## Texto proporcionado
# # # # #

Febrero de 1858. Alfred Russel Wallace, un intrépido aventurero de 35 años, se halla explorando el archipiélago malayo cuando le sobreviene un ataque de malaria. En su cabeza se entremezclan delirios con diversos pensamientos acerca del origen de las especies, la razón por la que ha emprendido el viaje. Tras recuperar fuerzas, escribe Sobre la tendencia de las variedades a desviarse indefinidamente del tipo original. En este pequeño ensayo afirma que la vida de los animales es una “lucha por la existencia”, en la que los más débiles y los integrantes de una organización imperfecta siempre sucumben: “La posibilidad de obtener alimento durante las estaciones menos favorables y de escapar de los ataques de los enemigos más peli- grosos son las condiciones primarias que determinan la existencia tanto de individuos como de especies completas”, anota. Wallace, además, vincula la población de las especies a esas condiciones: “Mediante la consideración esmerada de todas las circunstancias podremos comprender, y hasta cierto punto explicar, lo que a primera vista parece tan inexplicable: la abundancia excesiva de algunas especies, mientras otras semejantes son muy raras”.

# # # # #

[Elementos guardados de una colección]
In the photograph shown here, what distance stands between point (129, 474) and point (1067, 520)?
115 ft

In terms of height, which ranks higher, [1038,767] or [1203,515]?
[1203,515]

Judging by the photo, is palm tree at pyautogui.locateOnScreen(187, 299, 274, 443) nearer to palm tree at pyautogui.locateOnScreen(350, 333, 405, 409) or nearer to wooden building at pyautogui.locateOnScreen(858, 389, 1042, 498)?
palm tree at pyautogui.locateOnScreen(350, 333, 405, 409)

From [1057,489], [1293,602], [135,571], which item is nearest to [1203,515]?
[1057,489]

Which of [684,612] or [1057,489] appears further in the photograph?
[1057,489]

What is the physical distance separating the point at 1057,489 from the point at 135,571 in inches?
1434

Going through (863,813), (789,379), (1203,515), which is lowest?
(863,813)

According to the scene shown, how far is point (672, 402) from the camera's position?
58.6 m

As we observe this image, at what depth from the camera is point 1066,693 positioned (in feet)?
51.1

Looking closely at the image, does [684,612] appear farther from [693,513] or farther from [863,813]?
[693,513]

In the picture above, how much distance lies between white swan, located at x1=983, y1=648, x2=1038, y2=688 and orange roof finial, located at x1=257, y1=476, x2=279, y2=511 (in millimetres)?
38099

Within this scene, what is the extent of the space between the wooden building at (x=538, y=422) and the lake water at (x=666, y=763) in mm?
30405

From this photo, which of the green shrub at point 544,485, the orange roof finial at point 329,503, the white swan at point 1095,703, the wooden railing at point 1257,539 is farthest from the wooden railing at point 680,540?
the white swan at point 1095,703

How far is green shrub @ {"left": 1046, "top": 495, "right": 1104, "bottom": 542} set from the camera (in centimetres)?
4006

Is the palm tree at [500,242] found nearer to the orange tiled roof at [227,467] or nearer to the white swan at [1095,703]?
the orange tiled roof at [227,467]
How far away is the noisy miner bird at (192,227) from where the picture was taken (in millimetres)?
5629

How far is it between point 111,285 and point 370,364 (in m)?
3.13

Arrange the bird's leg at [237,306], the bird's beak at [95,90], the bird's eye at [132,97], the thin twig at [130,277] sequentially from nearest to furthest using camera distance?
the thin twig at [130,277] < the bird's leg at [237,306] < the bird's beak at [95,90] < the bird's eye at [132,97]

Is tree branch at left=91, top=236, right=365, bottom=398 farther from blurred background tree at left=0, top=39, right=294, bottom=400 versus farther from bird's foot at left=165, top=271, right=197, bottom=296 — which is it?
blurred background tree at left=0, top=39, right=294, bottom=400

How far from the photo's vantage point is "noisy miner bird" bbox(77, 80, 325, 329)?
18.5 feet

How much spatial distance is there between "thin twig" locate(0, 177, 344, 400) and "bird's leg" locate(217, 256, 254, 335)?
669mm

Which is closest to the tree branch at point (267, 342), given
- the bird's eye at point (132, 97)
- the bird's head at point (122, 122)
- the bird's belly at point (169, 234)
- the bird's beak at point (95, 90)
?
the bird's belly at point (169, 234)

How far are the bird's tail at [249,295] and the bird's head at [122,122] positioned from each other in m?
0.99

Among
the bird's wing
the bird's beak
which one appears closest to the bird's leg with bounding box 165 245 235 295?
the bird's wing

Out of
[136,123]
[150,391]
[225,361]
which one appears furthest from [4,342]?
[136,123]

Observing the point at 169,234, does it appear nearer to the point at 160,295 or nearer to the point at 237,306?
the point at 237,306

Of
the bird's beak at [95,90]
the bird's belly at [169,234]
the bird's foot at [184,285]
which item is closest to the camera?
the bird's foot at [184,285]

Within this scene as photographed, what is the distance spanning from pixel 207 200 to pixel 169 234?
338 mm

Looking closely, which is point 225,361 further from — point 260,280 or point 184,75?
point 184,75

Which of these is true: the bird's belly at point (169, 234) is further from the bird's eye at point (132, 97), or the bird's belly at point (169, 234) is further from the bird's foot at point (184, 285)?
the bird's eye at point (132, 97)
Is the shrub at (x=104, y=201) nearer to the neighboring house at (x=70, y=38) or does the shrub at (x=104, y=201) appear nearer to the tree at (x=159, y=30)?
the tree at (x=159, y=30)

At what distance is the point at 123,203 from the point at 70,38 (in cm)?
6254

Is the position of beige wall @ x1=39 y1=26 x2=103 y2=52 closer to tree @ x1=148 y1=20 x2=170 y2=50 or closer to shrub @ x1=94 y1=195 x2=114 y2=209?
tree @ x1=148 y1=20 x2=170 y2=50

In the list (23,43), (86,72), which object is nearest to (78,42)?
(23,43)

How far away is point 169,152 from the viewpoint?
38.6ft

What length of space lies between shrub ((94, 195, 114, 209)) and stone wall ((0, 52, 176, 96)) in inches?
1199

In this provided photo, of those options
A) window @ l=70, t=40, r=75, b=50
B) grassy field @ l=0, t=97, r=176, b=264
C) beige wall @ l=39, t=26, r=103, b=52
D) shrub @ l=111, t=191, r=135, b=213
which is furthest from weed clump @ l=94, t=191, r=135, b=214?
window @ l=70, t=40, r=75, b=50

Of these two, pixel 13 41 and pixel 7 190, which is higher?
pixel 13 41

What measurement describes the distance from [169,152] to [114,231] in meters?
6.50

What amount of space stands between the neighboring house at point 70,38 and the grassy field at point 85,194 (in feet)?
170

# # # # #

## Instrucción 1
Enumera, por favor, todas las formas verbales conjugadas que en el texto sobre Wallace tienen a Wallace como sujeto.
## Instrucción 2
Prosigue el texto sobre Wallace a partir de su última oración.
Las filas no tienen ningún papel aquí.

## Respuesta 1
se halla (explorando), ha emprendido, escribe, afirma, anota, vincula

## Respuesta 2
Sin más dilación, introduce el texto en un sobre y se lo envía al naturalista más famoso de Inglaterra, Charles Darwin, para que este, a su vez, lo comparta con Charles Lyell, el geólogo más influyente de la época. Darwin no da crédito. Esas ocho páginas torpedean su trabajo de más de veinte años de observaciones, experimentos y viajes. “Nunca he visto una coincidencia más impresionante. Si Wallace hubiera tenido acceso a mi esbozo de 1842, ¡no lo habría resumido mejor! Incluso los términos que utiliza se corresponden con los títulos de mis capítulos”, se lamenta el naturalista en una carta dirigida a su amigo Lyell. ¿Quién era ese joven brillante que estaba llevando a su terreno la autoría de la teoría de la selección natural?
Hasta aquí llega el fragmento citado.